**What the task requires:**
Reproduce only the lines of the records from the one containing "What is furthest" through the end of the records, inclusive, changing "spatially" to "physically" and leaving everything else as it is.

**Data provided:**
######

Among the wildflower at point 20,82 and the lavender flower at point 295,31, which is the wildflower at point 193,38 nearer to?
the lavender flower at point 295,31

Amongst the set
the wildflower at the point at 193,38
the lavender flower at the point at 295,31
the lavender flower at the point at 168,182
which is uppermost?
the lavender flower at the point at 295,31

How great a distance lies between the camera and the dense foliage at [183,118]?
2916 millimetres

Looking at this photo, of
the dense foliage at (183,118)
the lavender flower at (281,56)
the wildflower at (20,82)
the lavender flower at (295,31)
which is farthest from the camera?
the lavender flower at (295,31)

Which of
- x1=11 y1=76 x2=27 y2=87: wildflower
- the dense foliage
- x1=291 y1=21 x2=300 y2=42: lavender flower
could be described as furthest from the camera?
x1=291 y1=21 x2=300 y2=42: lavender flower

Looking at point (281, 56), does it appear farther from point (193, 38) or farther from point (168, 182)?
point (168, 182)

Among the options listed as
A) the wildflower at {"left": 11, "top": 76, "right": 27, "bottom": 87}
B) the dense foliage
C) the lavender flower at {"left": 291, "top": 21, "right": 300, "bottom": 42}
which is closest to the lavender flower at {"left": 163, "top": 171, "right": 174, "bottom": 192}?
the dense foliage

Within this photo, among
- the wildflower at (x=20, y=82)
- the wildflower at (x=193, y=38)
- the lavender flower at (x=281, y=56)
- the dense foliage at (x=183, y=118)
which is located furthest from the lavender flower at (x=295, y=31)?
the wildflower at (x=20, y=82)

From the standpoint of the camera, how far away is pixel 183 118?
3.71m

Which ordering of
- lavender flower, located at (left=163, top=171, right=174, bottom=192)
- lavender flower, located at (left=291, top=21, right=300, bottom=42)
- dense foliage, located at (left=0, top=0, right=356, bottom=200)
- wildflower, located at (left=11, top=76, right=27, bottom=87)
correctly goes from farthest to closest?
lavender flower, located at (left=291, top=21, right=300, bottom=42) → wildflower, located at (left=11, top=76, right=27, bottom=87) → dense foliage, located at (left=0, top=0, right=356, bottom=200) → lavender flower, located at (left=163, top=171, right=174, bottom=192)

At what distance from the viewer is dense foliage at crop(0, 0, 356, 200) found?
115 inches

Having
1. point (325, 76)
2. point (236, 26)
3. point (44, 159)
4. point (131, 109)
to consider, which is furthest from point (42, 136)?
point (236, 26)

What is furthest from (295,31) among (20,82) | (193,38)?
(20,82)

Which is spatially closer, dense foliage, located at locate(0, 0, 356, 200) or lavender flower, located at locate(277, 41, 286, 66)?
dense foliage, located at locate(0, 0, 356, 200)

######

**Problem solution:**
What is furthest from (295,31) among (20,82) | (193,38)?
(20,82)

Which is physically closer, dense foliage, located at locate(0, 0, 356, 200) or lavender flower, located at locate(277, 41, 286, 66)?
dense foliage, located at locate(0, 0, 356, 200)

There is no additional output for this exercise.